*ACTIVITY LIST*
a) Rewrite the paragraph of the exhibition text that begins "Lau Yee Vanessa Fong is a London-based" as a short bulleted list that keeps its main facts.
b) Answer these questions from the exhibition text, one line each:
(i) Where did Jake Vanden Berge grow up?
(ii) In what year did Lau Yee Vanessa Fong earn her BFA?
(iii) What kind of paintings does Joe Grieve make?
c) Write out the part of the exhibition text that begins at the words "Through making landscape" and ends after the words "strokes of colour.".
BEGIN DOCUMENT EXTRACT
LBF Contemporary at Myo Piccadilly
There’s a distinct pleasure (and intimidation) in catching something not from the
beginning; in the midst of things. One has to piece together the events that led up to the point of their arrival. The artworks in this show represent something fundamental - not everything in life follows a narrative structure with a clear beginning, middle, and end. Jake Vanden Berge’s pieces unfold like distant yet related vignettes unfolding simultaneously. Mircea Teleagâ eerie scenes radiate the energy of people recently departed and not too far away. Or Min Woo Nam’s obscured horizons that feel like time passing you by. While Lau Yee Vanessa Fong’s whirlwind of light and colour condense entire narratives into a single, breathless utterance. Look upon these and the other artist’s works; the jigsaw pieces of a narrative are all there. We encourage you to form them into your own image.
Featured artists
Jake Vanden Berge is a LA-Based, self-taught artist who paints striking juxtapositions exploring the hazy threshold between memory and nostalgia. Drawing inspiration from a suburban upbringing in Whittier, California, Vanden Berge’s oil paintings use colour and composition to blur the line between the tangible and the imagined.
Lau Yee Vanessa Fong is a London-based visual artist who has recently completed her MA in Painting from the Royal College of Art. Prior to this, she earned her BFA in Fine Art from the Art Center College of Design in 2021. Her creative work is profoundly influenced by Buddhist and Eastern culture and philosophy, depicting a personal journey of spiritual self-healing after experiencing trauma. She explores the quest for self-identity while reinterpreting Buddhism in a modern visual language.
Through making landscape paintings, Joe Grieve finds himself engaging in reveries and nostalgia from remembered landscapes and experiences. They reference actual places merging poetic rural ideals, sometimes underpinned with fragments and marks from urban angles and the sound of the city. In bringing together these elements, Grieve celebrates the unique qualities of painting, constructing illusory spaces through mark-making and strokes of colour.
END DOCUMENT EXTRACT
BEGIN COLLECTED DATA
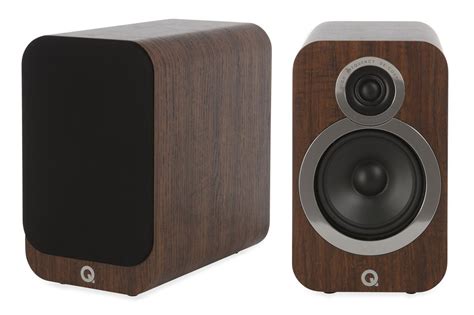 Q Acoustics 3020i bookshelf speaker review: A definite contender for best-in-class status | TechHive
END COLLECTED DATA
*RESPONSES IN ORDER*
a)
- London-based visual artist
- Recently completed an MA in Painting at the Royal College of Art
- Earlier earned a BFA in Fine Art from the Art Center College of Design in 2021
- Work profoundly influenced by Buddhist and Eastern culture and philosophy
- Work depicts a personal journey of spiritual self-healing after experiencing trauma
- Explores the quest for self-identity while reinterpreting Buddhism in a modern visual language

b)
(i) In suburban Whittier, California.
(ii) 2021.
(iii) Landscape paintings.

c)
Through making landscape paintings, Joe Grieve finds himself engaging in reveries and nostalgia from remembered landscapes and experiences. They reference actual places merging poetic rural ideals, sometimes underpinned with fragments and marks from urban angles and the sound of the city. In bringing together these elements, Grieve celebrates the unique qualities of painting, constructing illusory spaces through mark-making and strokes of colour.